Reputation: 269
I've been looking at file formats and information on byte alignment in files is hard to come by. I can find information on memory byte alignment ("Data Structure Alignment"), but that's a different matter.
In setting up a standard format, is there an optimal way to align bytes in a file that is good or even necessary for various systems? This is not for one data type, but for many. Is 2-byte alignment sufficient, or is it really even necessary? What about 4-byte alignment? How well will a 32-bit or 64-bit system handle this?
Upvotes: 5
Views: 1905
Reputation: 134125
When working with binary data, very often you'll just write memory directly to the file. In that case, data in the file is aligned exactly as it is in memory.
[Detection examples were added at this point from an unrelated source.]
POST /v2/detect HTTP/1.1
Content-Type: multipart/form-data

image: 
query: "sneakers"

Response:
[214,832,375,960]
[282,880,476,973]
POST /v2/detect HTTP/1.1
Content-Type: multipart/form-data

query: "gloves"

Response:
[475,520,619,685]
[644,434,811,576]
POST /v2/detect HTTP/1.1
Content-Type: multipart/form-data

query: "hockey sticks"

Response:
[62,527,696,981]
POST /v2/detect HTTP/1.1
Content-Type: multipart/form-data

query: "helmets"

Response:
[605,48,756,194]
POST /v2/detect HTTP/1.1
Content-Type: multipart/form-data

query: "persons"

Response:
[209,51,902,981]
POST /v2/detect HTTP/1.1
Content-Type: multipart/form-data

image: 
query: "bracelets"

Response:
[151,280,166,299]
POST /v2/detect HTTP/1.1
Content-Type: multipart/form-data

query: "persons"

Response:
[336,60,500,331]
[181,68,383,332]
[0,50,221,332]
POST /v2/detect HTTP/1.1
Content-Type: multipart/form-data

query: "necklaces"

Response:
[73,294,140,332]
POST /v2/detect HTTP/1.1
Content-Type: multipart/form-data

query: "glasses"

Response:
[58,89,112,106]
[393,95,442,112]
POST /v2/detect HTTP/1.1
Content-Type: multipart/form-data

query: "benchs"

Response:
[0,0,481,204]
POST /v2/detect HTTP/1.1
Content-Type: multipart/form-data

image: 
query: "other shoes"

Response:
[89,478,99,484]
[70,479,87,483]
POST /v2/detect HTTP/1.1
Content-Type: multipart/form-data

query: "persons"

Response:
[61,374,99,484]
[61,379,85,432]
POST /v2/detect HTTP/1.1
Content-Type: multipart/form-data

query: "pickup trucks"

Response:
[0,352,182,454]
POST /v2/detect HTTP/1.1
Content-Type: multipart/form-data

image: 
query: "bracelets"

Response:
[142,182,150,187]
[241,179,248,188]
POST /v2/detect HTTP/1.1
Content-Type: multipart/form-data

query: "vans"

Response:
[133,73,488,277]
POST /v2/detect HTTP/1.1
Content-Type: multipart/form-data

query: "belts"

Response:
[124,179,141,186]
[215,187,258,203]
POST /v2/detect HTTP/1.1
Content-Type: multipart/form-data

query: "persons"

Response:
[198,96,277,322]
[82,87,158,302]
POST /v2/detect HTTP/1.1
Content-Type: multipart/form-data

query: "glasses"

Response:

This has the advantage of not requiring any intermediate steps when reading the information back into your memory data structures. It does use a bit more disk space than absolutely required if you were to eliminate the alignment, but typically not a lot of space.
You have to be careful, though, if you'll be reading that data from other programs. They have to be written to take the padding bytes into account. For example if you have this structure:
struct foo
{
int a;
char b;
int c;
}
And you tell it to align on 32-bit boundaries, your memory (and therefore disk) layout will be:
4 bytes - a
1 byte - b
3 bytes - padding
4 bytes - c
If the other program isn't written to take that into account and instead assumes byte alignment, it'll try to read c
from the four bytes immediately following b
. The result, as you can imagine, wouldn't be good.
When I'm working with binary data, I usually just write the data to the file, ignoring the typically small amount of "waste" that's due to data alignment.
Upvotes: 5